Let us however leave the question as to the quality of higher education and the question over its public and private goods nature to one side. Let us assume all benefits of higher education solely accrue to the individual student. Let us further concede that university thus ought to be self financing: i.e., total cost recovery. There still remains the question of how to raise the money to do this.

Mr. Bouchard’s preference is apparently for front end financing a.k.a. tuition increases. But can this position be justified within the framework of a private goods approach to higher education. Normally yes. But the problem is that in Quebec and in the English Canada university education was previously heavily subsidised by the general citizen regardless of whether or not they went to university.

Let us Assume Mr. Bouchard gets his way and the liberals raise tuition next year three fold. On what basis, that is sense of justice, should it be that those who received their university degree this year and years past not be subject to any cost recovery? That is, if I received my degree three years ago I have the benefit of a high subsidy but those graduating three years from now must absorb a much higher percentage of the cost of their higher education. Simply put, I received a benefit the next generation of students will not. There is simply no way to justify this generational inequality of treatment.

However if the cost of higher education were to be financed through higher marginal tax rates then this disparity could be fully mitigated through a general tax increase on professional incomes (say above 70,000). To simply increase tuition amounts to an inter-temporal (intergenerational) transfer of wealth.
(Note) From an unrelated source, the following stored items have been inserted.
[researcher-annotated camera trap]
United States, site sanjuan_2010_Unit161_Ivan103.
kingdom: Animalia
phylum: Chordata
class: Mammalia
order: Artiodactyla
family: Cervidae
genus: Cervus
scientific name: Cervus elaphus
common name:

Using the progressive tax system however would ensure that those who most benefit(ed) from a university education pay a proportionate share.

This also has two added benefits. First, those students who choose to go into lower paying professional jobs like k-12 education, social services, etc., are not unduly burdened by student debt. And second that the prospect of arduous student debt does not deter those from lower income families from pursuing higher education. Well it may be true well targeted bursaries for lower income families could ameliorate this problem to some degree. However in practice the calculation of lower income is not so easily defined and when coupled with the first point the raft of bursary programs necessary to compensate is unduly complex when compared to the relatively simple instrument of progressive marginal tax rates. That Mr. Bouchard has only thought the matter through to the extent of increasing tuition rates suggests that he, like the liberal economists he appears to be taking his crib notes from, is unduly burdened by a simplistic ideology when what is really called for is a pragmatic and realistic approach to policy making.

If we take both of these points together we can conclude that the demand for higher tuition fees has little to do with higher quality post-secondary education and everything to do with cost recovery. This being the case it stands to reason that all the generations which benefited from a higher education degree should shoulder the burden and not just the future crop of university students.

Quebec need not go down the same ideological road to policy making as English Canada.